**Recorded data**
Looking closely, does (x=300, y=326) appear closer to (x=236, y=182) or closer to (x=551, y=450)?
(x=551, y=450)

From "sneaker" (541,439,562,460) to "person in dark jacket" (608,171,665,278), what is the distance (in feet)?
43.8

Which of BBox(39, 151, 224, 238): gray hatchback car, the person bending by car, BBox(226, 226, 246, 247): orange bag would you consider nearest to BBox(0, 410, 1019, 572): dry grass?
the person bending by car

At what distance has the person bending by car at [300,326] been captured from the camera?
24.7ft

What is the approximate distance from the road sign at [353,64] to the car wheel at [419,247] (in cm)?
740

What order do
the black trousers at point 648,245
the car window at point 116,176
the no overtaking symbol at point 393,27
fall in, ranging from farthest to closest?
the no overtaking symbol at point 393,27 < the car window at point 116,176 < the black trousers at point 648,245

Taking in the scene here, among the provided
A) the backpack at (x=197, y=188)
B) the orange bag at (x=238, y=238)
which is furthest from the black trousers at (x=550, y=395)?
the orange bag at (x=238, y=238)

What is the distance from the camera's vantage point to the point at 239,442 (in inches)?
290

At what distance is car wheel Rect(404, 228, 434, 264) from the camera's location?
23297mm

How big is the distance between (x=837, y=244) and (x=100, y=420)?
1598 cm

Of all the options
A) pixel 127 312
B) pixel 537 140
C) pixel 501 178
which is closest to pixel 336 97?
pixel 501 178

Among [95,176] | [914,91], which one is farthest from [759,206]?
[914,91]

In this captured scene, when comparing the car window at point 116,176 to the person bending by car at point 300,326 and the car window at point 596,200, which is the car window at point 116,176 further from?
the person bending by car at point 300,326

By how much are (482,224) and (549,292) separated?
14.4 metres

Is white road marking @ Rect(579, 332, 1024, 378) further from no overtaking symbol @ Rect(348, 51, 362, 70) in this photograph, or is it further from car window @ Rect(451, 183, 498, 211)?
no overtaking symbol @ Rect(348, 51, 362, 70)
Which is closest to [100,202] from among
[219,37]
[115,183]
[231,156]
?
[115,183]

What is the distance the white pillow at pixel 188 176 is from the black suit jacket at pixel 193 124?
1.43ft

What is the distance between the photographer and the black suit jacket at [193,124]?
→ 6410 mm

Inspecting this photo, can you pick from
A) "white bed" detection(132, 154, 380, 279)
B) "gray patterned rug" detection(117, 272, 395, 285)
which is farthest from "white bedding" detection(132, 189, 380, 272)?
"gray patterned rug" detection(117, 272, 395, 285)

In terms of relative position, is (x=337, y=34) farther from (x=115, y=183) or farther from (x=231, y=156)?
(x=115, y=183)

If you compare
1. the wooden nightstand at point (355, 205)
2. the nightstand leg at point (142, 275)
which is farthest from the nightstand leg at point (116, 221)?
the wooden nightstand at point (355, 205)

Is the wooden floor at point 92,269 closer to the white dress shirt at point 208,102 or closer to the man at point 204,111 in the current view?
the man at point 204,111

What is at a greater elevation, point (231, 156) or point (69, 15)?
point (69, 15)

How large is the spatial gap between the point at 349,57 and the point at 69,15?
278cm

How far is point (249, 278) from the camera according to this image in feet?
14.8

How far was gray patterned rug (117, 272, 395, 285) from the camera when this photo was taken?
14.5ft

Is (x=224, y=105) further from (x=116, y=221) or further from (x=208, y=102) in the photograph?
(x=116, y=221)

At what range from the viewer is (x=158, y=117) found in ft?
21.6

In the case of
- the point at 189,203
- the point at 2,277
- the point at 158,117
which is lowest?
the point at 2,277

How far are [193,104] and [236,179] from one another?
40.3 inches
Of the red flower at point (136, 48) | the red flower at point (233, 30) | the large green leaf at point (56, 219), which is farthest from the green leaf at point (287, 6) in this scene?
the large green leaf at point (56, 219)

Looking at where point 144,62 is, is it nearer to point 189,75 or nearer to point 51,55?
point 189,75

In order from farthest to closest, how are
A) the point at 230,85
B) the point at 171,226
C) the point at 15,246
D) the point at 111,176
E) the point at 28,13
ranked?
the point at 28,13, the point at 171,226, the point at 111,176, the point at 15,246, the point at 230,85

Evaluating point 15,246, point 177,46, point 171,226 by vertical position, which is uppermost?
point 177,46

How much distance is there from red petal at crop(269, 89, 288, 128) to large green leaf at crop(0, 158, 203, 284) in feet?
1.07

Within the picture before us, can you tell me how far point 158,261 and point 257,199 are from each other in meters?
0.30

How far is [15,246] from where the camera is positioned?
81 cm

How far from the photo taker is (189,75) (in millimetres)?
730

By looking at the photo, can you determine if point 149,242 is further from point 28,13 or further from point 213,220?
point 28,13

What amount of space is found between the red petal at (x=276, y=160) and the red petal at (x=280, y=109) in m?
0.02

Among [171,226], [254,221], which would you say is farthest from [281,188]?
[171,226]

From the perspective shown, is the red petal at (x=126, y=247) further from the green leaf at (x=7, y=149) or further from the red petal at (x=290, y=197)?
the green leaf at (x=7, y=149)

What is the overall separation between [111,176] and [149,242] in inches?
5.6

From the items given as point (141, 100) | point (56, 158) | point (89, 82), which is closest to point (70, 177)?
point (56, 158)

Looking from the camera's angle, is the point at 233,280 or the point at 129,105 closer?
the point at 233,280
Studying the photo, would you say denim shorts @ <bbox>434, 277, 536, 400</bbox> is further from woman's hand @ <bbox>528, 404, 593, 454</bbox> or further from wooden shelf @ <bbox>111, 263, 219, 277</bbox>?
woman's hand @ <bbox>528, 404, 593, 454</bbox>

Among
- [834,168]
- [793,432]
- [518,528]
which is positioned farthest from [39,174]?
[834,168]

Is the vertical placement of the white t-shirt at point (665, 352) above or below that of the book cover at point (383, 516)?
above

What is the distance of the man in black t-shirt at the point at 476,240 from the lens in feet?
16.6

**What to produce**
Set all of the entries down again, exactly as they were given.

**Solution to the exercise**
Looking closely, does (x=300, y=326) appear closer to (x=236, y=182) or closer to (x=551, y=450)?
(x=551, y=450)

From "sneaker" (541,439,562,460) to "person in dark jacket" (608,171,665,278), what is the distance (in feet)?
43.8

Which of BBox(39, 151, 224, 238): gray hatchback car, the person bending by car, BBox(226, 226, 246, 247): orange bag would you consider nearest to BBox(0, 410, 1019, 572): dry grass?
the person bending by car

At what distance has the person bending by car at [300,326] been captured from the camera?
24.7ft

What is the approximate distance from the road sign at [353,64] to the car wheel at [419,247] (in cm)?
740

What order do
the black trousers at point 648,245
the car window at point 116,176
the no overtaking symbol at point 393,27
fall in, ranging from farthest to closest?
the no overtaking symbol at point 393,27 < the car window at point 116,176 < the black trousers at point 648,245

Taking in the scene here, among the provided
A) the backpack at (x=197, y=188)
B) the orange bag at (x=238, y=238)
which is furthest from the black trousers at (x=550, y=395)?
the orange bag at (x=238, y=238)

What is the distance from the camera's vantage point to the point at 239,442 (in inches)?
290

At what distance is car wheel Rect(404, 228, 434, 264) from the camera's location?
23297mm

How big is the distance between (x=837, y=244) and (x=100, y=420)?
1598 cm

Of all the options
A) pixel 127 312
B) pixel 537 140
C) pixel 501 178
which is closest to pixel 336 97?
pixel 501 178

Among [95,176] | [914,91], which one is farthest from [759,206]?
[914,91]

In this captured scene, when comparing the car window at point 116,176 to the person bending by car at point 300,326 and the car window at point 596,200, which is the car window at point 116,176 further from?
the person bending by car at point 300,326

By how much are (482,224) and (549,292) separated?
14.4 metres

Is white road marking @ Rect(579, 332, 1024, 378) further from no overtaking symbol @ Rect(348, 51, 362, 70) in this photograph, or is it further from car window @ Rect(451, 183, 498, 211)?
no overtaking symbol @ Rect(348, 51, 362, 70)
Which is closest to [100,202] from among
[219,37]
[115,183]
[231,156]
?
[115,183]

What is the distance the white pillow at pixel 188 176 is from the black suit jacket at pixel 193 124?
1.43ft

What is the distance between the photographer and the black suit jacket at [193,124]?
→ 6410 mm

Inspecting this photo, can you pick from
A) "white bed" detection(132, 154, 380, 279)
B) "gray patterned rug" detection(117, 272, 395, 285)
which is farthest from "white bedding" detection(132, 189, 380, 272)?
"gray patterned rug" detection(117, 272, 395, 285)

In terms of relative position, is (x=337, y=34) farther from (x=115, y=183) or farther from (x=231, y=156)?
(x=115, y=183)

If you compare
1. the wooden nightstand at point (355, 205)
2. the nightstand leg at point (142, 275)
which is farthest from the nightstand leg at point (116, 221)?
the wooden nightstand at point (355, 205)

Is the wooden floor at point 92,269 closer to the white dress shirt at point 208,102 or closer to the man at point 204,111 in the current view?
the man at point 204,111

What is at a greater elevation, point (231, 156) or point (69, 15)?
point (69, 15)

How large is the spatial gap between the point at 349,57 and the point at 69,15?
278cm

How far is point (249, 278) from the camera according to this image in feet?
14.8

How far was gray patterned rug (117, 272, 395, 285) from the camera when this photo was taken?
14.5ft

Is (x=224, y=105) further from (x=116, y=221) or further from (x=208, y=102) in the photograph?
(x=116, y=221)

At what range from the viewer is (x=158, y=117) found in ft?
21.6

In the case of
- the point at 189,203
- the point at 2,277
- the point at 158,117
which is lowest?
the point at 2,277

How far are [193,104] and [236,179] from one another?
40.3 inches
Of the red flower at point (136, 48) | the red flower at point (233, 30) | the large green leaf at point (56, 219), which is farthest from the green leaf at point (287, 6) in this scene?
the large green leaf at point (56, 219)

Looking at where point 144,62 is, is it nearer to point 189,75 or nearer to point 51,55?
point 189,75

In order from farthest to closest, how are
A) the point at 230,85
B) the point at 171,226
C) the point at 15,246
D) the point at 111,176
E) the point at 28,13
ranked?
the point at 28,13, the point at 171,226, the point at 111,176, the point at 15,246, the point at 230,85

Evaluating point 15,246, point 177,46, point 171,226 by vertical position, which is uppermost?
point 177,46

How much distance is there from red petal at crop(269, 89, 288, 128) to large green leaf at crop(0, 158, 203, 284) in feet?
1.07

Within the picture before us, can you tell me how far point 158,261 and point 257,199 are from each other in meters?
0.30

How far is [15,246] from where the camera is positioned?
81 cm

How far from the photo taker is (189,75) (in millimetres)?
730

By looking at the photo, can you determine if point 149,242 is further from point 28,13 or further from point 213,220?
point 28,13

What amount of space is found between the red petal at (x=276, y=160) and the red petal at (x=280, y=109) in m?
0.02

Among [171,226], [254,221], which would you say is farthest from [281,188]?
[171,226]

From the perspective shown, is the red petal at (x=126, y=247) further from the green leaf at (x=7, y=149) or further from the red petal at (x=290, y=197)?
the green leaf at (x=7, y=149)

What is the overall separation between [111,176] and [149,242] in inches?
5.6

From the items given as point (141, 100) | point (56, 158) | point (89, 82), which is closest to point (70, 177)?
point (56, 158)

Looking from the camera's angle, is the point at 233,280 or the point at 129,105 closer?
the point at 233,280
Studying the photo, would you say denim shorts @ <bbox>434, 277, 536, 400</bbox> is further from woman's hand @ <bbox>528, 404, 593, 454</bbox> or further from wooden shelf @ <bbox>111, 263, 219, 277</bbox>?
woman's hand @ <bbox>528, 404, 593, 454</bbox>

Among
- [834,168]
- [793,432]
- [518,528]
which is positioned farthest from [39,174]?
[834,168]

Is the vertical placement of the white t-shirt at point (665, 352) above or below that of the book cover at point (383, 516)?
above

What is the distance of the man in black t-shirt at the point at 476,240 from the lens in feet?
16.6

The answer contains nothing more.